Technologies are increasingly capable to even more than an optimist like Bill Gates seems to think. The only obstacle that we need to remove is not about not-enough progress, but about the (often unfair) resistance from (fossil) incumbents. The Venice manifesto is rather clear on that: we should see climate change not just as somebody that divide good people and bad ones; developing and developed worlds; but as a battle between innovators and defenders of a ”status quo” that is politically stronger in the western countries.

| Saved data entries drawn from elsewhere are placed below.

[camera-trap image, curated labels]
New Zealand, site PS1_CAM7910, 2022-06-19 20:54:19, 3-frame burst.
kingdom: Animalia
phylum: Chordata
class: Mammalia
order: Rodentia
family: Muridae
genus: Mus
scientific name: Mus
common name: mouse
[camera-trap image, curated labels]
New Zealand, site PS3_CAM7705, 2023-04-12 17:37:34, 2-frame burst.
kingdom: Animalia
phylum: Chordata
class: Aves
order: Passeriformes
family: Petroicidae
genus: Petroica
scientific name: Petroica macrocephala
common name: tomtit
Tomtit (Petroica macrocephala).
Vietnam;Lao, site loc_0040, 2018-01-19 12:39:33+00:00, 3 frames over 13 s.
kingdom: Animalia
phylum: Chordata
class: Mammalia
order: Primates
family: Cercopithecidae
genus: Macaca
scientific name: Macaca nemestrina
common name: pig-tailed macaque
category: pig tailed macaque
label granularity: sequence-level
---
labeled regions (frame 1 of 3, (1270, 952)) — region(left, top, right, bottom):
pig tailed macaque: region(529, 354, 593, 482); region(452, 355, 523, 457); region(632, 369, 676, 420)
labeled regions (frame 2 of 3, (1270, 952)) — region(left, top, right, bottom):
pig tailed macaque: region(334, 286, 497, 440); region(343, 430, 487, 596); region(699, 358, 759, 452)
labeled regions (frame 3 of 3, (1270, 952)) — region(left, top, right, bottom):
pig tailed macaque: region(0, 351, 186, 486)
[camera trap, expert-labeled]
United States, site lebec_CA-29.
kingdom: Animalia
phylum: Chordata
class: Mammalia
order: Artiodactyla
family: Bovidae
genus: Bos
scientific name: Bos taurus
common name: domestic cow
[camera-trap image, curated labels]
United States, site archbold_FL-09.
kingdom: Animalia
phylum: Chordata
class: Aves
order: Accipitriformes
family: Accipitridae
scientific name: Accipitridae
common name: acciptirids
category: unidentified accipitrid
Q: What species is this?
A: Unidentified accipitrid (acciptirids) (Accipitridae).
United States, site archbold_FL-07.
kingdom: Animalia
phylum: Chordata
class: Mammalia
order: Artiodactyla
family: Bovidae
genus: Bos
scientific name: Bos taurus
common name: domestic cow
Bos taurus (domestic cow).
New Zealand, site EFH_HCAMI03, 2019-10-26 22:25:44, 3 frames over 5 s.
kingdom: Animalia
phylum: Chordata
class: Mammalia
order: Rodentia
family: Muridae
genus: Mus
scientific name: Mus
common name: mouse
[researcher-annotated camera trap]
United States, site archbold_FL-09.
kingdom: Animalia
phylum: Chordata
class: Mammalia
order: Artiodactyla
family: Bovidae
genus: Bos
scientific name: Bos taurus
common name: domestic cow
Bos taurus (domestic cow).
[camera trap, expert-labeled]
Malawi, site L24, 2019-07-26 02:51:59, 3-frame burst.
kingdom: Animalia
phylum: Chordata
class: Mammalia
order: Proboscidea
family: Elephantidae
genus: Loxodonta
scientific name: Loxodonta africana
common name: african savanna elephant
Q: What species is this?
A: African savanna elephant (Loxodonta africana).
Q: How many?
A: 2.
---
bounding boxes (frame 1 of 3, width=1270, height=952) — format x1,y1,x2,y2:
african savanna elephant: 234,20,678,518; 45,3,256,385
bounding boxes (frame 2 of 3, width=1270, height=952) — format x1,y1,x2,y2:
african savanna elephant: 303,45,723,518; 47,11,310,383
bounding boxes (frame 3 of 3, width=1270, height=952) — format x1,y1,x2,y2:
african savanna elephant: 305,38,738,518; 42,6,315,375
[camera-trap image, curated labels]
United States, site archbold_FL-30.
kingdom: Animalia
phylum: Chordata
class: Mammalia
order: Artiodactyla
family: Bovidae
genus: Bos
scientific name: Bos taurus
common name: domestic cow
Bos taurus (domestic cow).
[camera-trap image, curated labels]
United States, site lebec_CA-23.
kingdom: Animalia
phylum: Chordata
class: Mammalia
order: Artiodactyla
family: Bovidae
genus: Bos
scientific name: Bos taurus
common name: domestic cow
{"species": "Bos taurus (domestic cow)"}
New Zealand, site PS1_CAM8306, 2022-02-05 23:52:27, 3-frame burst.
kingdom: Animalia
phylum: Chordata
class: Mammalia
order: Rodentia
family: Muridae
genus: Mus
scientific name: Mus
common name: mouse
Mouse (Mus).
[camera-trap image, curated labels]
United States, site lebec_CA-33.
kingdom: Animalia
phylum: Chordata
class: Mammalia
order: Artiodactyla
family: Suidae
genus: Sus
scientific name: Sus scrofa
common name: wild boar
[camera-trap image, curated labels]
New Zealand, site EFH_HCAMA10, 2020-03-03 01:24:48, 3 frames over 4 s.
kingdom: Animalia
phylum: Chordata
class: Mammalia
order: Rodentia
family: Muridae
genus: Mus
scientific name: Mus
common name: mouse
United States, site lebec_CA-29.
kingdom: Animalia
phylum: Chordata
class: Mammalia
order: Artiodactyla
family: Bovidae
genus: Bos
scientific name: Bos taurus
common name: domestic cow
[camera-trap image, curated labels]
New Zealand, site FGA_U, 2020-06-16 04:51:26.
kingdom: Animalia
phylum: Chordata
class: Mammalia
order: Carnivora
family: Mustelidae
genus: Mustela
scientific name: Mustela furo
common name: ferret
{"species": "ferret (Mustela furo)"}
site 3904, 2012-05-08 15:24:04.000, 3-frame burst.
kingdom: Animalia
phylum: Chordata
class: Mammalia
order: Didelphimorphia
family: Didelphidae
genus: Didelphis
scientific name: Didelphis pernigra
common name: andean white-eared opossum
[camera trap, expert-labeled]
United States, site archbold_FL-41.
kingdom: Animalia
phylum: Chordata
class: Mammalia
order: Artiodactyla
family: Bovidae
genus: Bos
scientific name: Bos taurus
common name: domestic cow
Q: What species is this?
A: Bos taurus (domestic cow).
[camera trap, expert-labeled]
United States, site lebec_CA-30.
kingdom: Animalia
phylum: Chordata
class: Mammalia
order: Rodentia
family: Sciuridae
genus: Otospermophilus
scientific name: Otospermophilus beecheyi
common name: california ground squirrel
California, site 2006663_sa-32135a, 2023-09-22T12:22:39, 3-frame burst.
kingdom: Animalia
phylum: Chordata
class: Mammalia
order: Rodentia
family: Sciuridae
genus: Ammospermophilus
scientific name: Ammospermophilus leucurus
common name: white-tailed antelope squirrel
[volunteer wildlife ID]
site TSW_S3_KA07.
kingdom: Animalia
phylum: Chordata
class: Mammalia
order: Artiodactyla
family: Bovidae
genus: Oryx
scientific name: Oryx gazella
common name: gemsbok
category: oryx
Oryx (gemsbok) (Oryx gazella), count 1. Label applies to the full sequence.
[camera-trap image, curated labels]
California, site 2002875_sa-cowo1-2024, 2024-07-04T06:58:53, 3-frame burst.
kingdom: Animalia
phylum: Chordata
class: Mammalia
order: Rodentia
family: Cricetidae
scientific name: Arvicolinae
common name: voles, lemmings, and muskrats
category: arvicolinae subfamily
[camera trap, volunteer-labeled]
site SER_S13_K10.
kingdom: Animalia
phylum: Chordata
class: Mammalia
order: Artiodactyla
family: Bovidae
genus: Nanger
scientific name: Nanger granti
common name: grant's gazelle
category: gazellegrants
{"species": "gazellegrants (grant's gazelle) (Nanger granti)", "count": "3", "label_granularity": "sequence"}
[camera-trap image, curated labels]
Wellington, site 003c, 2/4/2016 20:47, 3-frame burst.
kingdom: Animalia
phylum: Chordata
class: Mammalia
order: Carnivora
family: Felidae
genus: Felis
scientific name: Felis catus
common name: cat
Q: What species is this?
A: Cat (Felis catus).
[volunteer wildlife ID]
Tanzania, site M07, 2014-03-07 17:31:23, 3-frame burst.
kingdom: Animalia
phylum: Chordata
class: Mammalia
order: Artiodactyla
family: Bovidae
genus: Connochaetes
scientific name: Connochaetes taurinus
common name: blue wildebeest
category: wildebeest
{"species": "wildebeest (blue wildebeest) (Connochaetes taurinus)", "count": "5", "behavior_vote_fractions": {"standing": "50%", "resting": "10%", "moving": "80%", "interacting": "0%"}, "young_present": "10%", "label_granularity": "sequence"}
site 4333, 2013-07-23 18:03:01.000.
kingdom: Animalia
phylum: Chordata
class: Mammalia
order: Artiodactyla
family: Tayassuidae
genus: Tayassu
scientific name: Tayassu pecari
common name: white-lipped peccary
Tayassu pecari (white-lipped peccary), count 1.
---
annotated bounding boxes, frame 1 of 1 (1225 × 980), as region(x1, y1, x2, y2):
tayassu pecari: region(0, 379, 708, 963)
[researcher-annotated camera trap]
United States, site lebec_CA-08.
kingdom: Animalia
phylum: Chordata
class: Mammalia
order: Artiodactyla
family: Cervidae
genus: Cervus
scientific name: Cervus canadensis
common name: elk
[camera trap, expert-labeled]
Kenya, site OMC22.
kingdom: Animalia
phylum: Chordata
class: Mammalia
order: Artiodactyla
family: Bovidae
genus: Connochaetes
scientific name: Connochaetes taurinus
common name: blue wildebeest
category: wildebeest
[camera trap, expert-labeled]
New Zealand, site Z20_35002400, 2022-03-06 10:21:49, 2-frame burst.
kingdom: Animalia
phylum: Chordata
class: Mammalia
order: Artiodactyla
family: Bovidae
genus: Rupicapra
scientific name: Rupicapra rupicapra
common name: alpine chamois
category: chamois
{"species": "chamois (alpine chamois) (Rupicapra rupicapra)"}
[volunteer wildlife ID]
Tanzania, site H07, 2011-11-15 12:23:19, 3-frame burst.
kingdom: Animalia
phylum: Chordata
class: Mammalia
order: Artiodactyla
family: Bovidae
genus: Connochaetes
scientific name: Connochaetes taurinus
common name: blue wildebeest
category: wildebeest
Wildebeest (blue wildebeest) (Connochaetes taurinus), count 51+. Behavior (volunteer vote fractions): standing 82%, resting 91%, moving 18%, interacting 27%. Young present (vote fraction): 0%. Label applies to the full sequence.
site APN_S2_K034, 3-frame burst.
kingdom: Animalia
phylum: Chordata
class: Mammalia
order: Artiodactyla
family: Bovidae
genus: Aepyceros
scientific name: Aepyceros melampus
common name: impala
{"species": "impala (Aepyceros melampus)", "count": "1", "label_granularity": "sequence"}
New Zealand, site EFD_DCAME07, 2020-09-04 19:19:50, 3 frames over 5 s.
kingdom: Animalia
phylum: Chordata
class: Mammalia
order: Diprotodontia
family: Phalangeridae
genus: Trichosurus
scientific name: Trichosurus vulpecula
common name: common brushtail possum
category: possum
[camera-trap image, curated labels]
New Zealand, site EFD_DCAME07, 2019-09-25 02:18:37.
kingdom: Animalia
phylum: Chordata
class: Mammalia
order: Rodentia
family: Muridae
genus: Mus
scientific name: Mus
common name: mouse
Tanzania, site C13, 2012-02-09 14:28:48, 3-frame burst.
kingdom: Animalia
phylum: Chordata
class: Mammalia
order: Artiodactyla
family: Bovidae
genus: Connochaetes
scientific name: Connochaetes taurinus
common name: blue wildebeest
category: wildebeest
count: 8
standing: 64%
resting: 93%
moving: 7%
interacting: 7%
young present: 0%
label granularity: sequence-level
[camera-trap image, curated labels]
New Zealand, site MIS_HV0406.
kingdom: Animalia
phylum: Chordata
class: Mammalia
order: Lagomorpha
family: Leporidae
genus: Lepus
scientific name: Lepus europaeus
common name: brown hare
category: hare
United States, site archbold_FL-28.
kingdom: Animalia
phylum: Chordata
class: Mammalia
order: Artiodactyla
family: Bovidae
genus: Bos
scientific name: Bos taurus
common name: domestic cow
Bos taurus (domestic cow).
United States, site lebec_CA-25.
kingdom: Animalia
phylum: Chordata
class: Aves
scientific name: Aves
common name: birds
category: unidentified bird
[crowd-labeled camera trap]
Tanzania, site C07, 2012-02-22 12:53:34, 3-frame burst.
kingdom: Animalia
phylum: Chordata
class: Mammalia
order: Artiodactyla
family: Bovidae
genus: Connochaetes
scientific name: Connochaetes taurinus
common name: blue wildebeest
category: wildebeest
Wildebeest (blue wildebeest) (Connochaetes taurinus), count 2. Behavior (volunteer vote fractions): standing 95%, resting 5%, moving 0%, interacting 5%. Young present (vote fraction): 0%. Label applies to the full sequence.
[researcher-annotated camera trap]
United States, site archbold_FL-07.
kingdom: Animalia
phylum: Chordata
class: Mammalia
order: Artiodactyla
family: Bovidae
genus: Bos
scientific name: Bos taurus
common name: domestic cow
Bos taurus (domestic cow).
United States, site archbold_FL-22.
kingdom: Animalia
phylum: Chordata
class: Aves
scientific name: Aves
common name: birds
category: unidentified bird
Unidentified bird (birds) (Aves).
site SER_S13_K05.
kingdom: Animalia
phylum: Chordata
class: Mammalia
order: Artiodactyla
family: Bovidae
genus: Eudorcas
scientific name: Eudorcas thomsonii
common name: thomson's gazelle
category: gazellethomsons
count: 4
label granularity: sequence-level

The “tough truth” about climate change is that we – in the so-called WEST – have done the mistake to think that these global questions (not only climate change but also famine, for example) can be left to entrepreneur turn into philanthropist when they retire and decide to “give back” (half of) their fortune. The coalition that projects like the conference of Venice, are putting together is different. It is made of people who put question like climate change at the centre of their strategy. Companies – like the Chinese BYD or insurance like AXA – that understand that sustainability will make the difference between success and business extinction. Academics that eventually realized that climate change force them to make research with the purpose to find possible solutions. Media that try to build on climate change narratives that can create communities around ideas. Policy makers that see globalization as a challenge and not a threat from which to withdraw in impractical nationalism.